Rutter, a remote-first company, is developing a unified e-commerce API that enables companies to connect with data across any platform.

On Friday the company announced it was emerging from stealth with $1.5 million in funding from a group of investors including Haystack, Liquid 2 and Basis Set Ventures.

Founders Eric Yu and Peter Zhou met in school and started working on Rutter, which Zhou called “Plaid for commerce,” in 2017 before going through the summer 2019 Y Combinator cohort.

They stumbled upon the e-commerce API idea while working in education technology last year. The pair were creating subscription kits and learning materials for parents concerned about how their children would be learning during the global pandemic. Then their vendor customers had problems listing their storefronts on Amazon, so they wrote scripts to help them, but found that they had to write separate scripts for each platform.

With Rutter, customers only need one script to connect anywhere. Its APIs connect to e-commerce platforms like Shopify, Walmart and Amazon so that tech customers can build functions like customer support and chatbots, Yu told TechCrunch.

Lan Xuezhao, founding and managing partner of Basis Set Ventures, said via email that she was “super excited” about Rutter first because of the founders’ passion, grit and speed of iteration to a product. She added it reminded her of another team that successfully built a business from zero to over $7 billion.

“After watching them (Rutter) for a few years, it’s clear what they built is powerful: it’s the central nervous system of online commerce,” Xuezhao added.

Data section >>
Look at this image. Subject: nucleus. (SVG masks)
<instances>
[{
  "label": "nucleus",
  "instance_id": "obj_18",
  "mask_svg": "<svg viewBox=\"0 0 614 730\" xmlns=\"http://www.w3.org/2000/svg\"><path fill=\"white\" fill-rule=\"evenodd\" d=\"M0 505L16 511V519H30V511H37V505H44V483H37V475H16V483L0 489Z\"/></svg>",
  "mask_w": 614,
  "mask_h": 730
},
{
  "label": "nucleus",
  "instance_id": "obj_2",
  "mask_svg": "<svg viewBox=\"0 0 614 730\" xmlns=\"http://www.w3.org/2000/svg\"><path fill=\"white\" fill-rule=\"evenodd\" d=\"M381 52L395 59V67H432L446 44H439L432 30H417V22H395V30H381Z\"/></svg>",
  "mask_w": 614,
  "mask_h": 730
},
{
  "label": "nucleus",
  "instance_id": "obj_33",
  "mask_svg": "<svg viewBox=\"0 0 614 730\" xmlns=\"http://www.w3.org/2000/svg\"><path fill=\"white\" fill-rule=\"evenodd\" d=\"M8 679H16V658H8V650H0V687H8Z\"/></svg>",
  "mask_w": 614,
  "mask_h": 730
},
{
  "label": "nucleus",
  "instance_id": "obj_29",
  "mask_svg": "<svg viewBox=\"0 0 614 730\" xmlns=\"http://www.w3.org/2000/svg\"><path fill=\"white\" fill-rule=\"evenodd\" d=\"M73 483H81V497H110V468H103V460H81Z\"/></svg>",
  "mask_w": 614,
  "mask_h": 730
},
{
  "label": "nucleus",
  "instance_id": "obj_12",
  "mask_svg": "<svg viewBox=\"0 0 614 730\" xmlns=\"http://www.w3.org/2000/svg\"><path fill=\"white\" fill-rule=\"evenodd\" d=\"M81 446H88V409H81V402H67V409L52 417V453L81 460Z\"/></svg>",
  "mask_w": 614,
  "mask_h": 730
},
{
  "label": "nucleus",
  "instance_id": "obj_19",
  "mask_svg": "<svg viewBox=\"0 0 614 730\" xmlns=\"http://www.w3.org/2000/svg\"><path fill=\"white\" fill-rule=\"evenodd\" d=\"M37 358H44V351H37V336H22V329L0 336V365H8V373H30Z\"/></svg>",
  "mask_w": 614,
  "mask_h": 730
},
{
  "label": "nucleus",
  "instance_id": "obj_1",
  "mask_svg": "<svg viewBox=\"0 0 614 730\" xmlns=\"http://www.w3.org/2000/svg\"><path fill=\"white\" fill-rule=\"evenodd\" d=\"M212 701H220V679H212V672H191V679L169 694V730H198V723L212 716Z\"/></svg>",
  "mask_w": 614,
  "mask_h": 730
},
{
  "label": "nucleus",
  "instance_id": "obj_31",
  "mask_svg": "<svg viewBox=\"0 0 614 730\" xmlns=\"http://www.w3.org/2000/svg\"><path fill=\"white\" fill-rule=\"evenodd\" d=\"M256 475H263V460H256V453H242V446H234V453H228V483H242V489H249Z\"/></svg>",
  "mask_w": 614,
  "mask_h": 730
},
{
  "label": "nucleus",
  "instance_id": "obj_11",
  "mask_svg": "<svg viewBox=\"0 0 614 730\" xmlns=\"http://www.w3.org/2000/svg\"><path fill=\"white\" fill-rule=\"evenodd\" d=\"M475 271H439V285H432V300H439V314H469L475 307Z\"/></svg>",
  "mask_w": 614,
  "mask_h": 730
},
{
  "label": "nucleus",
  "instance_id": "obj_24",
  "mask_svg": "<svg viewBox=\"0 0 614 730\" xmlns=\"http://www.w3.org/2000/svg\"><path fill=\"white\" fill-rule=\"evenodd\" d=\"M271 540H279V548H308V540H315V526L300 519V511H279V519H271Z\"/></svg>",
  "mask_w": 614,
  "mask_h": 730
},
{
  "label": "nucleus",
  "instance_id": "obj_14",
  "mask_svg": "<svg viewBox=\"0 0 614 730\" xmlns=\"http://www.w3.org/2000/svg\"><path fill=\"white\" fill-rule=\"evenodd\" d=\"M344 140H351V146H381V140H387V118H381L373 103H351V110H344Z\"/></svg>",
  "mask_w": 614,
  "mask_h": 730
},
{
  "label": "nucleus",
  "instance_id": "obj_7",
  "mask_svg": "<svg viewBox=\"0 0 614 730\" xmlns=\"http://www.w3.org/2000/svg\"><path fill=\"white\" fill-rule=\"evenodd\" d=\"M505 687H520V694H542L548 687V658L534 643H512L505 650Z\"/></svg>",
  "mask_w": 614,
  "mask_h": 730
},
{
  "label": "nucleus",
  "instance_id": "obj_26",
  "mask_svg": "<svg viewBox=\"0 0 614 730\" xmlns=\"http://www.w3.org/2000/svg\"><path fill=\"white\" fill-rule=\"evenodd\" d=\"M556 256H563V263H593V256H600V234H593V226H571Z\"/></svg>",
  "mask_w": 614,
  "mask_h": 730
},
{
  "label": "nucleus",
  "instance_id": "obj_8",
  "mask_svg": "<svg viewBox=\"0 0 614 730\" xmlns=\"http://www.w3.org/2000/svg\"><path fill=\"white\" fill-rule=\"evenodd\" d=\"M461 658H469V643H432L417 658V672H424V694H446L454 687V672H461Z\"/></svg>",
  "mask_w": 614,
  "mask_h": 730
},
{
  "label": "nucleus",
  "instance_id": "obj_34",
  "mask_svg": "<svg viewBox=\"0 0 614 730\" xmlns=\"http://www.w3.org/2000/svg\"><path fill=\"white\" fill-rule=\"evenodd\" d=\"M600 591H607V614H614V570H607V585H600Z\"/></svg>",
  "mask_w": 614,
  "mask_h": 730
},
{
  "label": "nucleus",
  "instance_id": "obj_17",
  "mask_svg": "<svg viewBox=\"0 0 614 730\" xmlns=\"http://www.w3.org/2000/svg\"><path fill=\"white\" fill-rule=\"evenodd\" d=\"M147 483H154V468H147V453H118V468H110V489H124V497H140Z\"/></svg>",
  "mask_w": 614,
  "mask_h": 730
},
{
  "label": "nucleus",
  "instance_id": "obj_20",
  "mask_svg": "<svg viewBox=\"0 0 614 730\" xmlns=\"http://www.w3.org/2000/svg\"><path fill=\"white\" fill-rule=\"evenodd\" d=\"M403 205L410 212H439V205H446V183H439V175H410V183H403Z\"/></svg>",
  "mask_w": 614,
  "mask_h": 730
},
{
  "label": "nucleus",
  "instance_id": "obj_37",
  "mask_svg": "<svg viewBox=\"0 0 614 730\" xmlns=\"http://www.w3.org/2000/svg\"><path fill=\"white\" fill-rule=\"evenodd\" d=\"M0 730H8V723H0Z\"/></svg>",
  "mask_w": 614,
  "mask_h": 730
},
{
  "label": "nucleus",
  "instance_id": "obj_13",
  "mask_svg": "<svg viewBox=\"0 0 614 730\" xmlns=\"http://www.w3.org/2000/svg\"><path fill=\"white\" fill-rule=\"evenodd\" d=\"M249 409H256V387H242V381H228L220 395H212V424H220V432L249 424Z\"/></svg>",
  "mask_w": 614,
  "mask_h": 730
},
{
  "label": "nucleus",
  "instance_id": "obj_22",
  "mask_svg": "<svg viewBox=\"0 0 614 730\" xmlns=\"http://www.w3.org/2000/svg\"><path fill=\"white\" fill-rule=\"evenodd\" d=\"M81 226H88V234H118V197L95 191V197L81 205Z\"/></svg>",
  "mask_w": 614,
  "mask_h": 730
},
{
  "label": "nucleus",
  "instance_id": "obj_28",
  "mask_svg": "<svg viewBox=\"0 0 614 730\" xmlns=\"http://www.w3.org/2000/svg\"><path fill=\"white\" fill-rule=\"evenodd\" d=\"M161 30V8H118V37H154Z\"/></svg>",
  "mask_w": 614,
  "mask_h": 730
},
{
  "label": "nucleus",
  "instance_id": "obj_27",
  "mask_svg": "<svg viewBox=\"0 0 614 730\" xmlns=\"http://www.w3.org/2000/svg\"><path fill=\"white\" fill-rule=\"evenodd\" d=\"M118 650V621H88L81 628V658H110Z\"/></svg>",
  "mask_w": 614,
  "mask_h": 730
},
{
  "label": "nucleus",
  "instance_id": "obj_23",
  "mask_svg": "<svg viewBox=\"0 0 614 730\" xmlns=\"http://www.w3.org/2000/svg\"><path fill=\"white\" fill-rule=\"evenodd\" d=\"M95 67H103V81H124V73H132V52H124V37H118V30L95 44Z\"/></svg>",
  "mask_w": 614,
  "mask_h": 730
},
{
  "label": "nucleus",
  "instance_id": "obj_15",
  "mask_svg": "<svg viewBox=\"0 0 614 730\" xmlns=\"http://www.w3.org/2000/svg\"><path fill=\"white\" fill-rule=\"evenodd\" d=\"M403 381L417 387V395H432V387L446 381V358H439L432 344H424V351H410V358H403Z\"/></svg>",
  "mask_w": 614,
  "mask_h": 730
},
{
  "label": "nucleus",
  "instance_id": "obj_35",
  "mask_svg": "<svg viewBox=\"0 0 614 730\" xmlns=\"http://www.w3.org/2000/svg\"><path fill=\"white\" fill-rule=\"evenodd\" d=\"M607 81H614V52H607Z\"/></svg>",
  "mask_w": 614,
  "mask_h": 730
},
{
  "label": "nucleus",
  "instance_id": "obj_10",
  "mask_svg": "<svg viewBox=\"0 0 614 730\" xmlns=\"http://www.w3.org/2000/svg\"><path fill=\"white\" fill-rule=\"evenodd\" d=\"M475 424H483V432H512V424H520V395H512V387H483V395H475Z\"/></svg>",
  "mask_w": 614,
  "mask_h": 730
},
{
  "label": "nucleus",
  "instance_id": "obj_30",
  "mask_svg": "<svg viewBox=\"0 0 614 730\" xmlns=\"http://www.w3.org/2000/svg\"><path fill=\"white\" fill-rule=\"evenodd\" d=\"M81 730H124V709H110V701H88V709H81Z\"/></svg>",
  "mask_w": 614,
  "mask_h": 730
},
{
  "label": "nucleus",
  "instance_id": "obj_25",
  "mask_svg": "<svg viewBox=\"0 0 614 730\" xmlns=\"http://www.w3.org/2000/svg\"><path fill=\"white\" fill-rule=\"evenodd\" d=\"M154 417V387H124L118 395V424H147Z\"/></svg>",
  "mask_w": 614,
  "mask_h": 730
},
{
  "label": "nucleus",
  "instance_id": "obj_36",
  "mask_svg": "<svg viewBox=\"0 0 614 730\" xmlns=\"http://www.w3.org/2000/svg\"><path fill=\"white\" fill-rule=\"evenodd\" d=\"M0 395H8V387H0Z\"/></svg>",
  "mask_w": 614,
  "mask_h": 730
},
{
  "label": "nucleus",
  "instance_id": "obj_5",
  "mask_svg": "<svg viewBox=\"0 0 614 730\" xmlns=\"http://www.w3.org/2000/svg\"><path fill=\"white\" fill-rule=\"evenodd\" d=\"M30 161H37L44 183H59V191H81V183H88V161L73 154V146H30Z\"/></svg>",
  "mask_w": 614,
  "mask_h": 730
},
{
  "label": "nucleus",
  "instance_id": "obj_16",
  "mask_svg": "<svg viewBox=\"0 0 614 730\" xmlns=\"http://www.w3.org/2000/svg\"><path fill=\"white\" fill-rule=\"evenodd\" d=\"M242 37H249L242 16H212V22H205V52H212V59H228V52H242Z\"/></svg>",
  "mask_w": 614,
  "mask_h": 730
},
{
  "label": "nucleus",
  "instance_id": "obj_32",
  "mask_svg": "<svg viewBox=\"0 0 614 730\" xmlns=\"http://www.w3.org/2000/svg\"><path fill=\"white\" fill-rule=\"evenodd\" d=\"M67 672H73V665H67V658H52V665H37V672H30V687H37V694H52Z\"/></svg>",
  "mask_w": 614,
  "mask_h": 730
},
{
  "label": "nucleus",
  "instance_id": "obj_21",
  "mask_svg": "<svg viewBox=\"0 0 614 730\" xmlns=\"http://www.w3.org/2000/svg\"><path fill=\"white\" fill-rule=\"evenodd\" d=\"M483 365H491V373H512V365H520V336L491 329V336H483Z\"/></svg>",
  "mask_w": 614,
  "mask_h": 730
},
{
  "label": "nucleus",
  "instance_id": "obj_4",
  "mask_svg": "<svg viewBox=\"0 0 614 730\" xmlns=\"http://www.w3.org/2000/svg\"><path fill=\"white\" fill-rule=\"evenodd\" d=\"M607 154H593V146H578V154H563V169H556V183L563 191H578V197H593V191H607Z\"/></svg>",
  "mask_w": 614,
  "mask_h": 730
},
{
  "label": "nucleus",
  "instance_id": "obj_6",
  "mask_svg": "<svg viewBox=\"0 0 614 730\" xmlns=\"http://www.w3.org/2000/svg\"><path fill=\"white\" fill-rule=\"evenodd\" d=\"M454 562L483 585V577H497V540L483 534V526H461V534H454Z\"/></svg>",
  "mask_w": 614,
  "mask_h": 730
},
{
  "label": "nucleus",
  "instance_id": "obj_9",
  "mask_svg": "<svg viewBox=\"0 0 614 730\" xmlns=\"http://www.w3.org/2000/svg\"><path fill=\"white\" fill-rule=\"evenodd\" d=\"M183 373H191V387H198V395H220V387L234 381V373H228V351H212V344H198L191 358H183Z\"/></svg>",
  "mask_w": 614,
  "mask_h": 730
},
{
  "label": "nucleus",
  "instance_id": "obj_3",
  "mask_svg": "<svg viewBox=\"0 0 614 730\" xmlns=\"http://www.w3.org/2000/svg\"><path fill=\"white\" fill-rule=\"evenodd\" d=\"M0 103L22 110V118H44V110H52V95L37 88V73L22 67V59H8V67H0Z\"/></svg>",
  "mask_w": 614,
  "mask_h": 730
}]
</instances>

Work item >>
Continue the article about Rutter's e-commerce API, starting right after its final quoted sentence.

Response to the task >>
As the founders see it, there are two big explosions going on in e-commerce: the platform side with the adoption of headless commerce — the separating of front end and back end functions of an e-commerce site, and new companies coming in to support merchants.

The new funding will enable Yu and Zhou to build up their team, including hiring more engineers.

Due to the company officially launching at the beginning of the year, Yu did not disclose revenue metrics, but did say that Rutter’s API volume was doubling and tripling in the last few months. It is also supporting merchants that connect with over 5,000 stores.

Some of Rutter’s customers are building one aspect of commerce, like returns, warranties and checkouts, but Yu said that since Shopify represents just 10% of e-commerce, the company’s goal is to take merchants beyond the marketplace by being “that unified app store for merchants to find products.”

“We think that in the future, the e-commerce stack of a merchant will look like the SaaS stack of a software company,” Zhou added. “We want to be the glue that holds that stack together for merchants.”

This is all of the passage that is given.